With two of his brightest grad students in tow, Dr. Riggs drove to Ontario the next day. As soon as he saw the artifacts, he knew exactly what he would be doing for the next several summers. "Clovis points in Idaho? And from 7 meters down! That alone is an archaeologist's dream, without even considering the totem figure."

Fearful of letting that figurine out of his sight, Dr. Riggs shaved a thin specimen from the bottom of one tiny foot and sent it to Le Duchamp Laboratoire in Lyons, France, a world leader in intra-spectral comparative analysis. He then spent the next six weeks organizing what would become the largest -- and most covert -- archaeological dig in Idaho's history. Even Ybargoitia was sworn to secrecy.

"Larry Riggs had me sign a paper that said as long as I didn't tell anyone else about what I'd found, his university would foot the bill for another well. He came down on spring break, along with a nine-seater van full of students, and they set up a cyclone fence around that spot and put a tent over the hole. It about killed me that I couldn't tell anybody. It was like getting to be in a movie or something, only I couldn't even let my friends know I was in it."

The excavation proper began after the semester ended on May 21, 2005, and by Labor Day of that year, Dr.

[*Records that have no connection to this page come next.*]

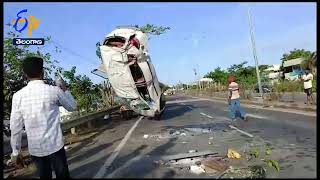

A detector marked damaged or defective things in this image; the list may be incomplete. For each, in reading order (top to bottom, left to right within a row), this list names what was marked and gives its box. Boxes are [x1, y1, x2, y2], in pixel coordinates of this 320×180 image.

overturned white car [92, 26, 166, 119]
dented car body [93, 26, 165, 119]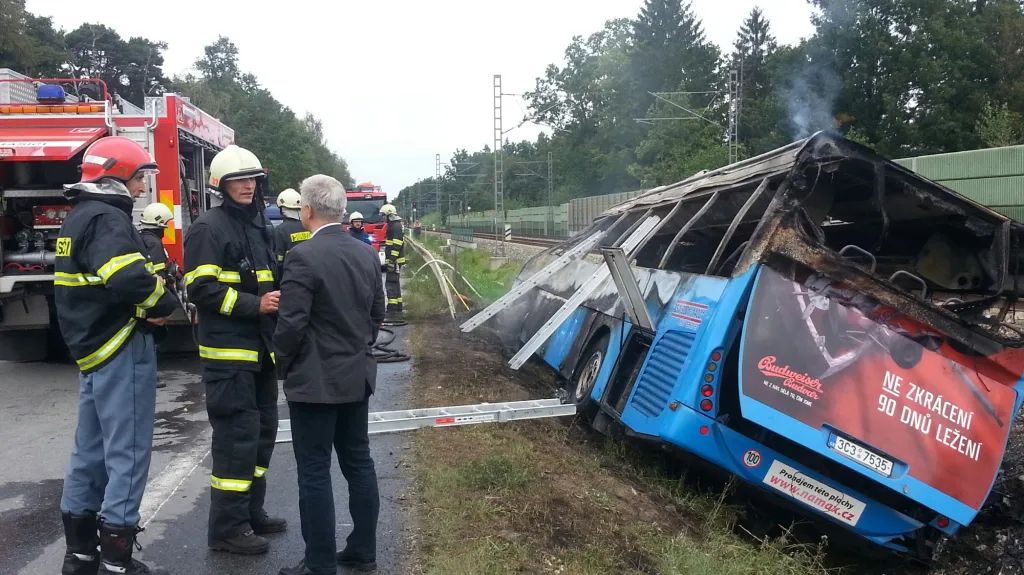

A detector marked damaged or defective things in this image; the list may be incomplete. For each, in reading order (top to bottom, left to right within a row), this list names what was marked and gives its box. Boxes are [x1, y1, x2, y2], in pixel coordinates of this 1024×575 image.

crashed blue bus [474, 133, 1024, 560]
damaged bus window frame [494, 130, 1024, 564]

Riggs had confirmed what his instincts had been telling him since he first saw the figurine. Le Duchamp lab sent him their analysis of the sample in early July. They had tested the specimen three times, and for further confirmation, they had sent a portion to another independent laboratory in Quebec to verify their findings. There could be no mistake: The sample was from a unique soapstone found only in a region of northern Spain, on the southern slopes of the Pyrenees Mountains.

It took 10 weeks of excruciatingly detailed soil removal for the team to get down as far as the drill bit had reached, but at a depth of just under 8 meters -- the investigators came across a strata of soot and charcoal, indicating the remains of an ancient campfire. Within a 5-meter radius of that fire pit, they uncovered a dozen more spear tips -- sophisticated Clovis points, all of them -- the gnawed bones of several seemingly domestic sheep, a shredded remnant of what appeared to be a leather drinking sack (a bota), and a human skull.

By summer's end, Dr. Riggs had circumstantial evidence that early humans had migrated to this hemisphere from the Iberian Peninsula. But most astounding was the level at which this body of evidence had been found. The geological strata in which the items lay dated from a very narrow (and little understood) time frame known as the Proto-Paleolithic, indicating that human beings had put their footprint on the New World 40,000 years before anyone had previously believed possible.

Even more momentous were the "associative implicatory collateral traces," as they are called in the field of paleoanthropology, which implied that wherever these people came from, they brought their sheep with them.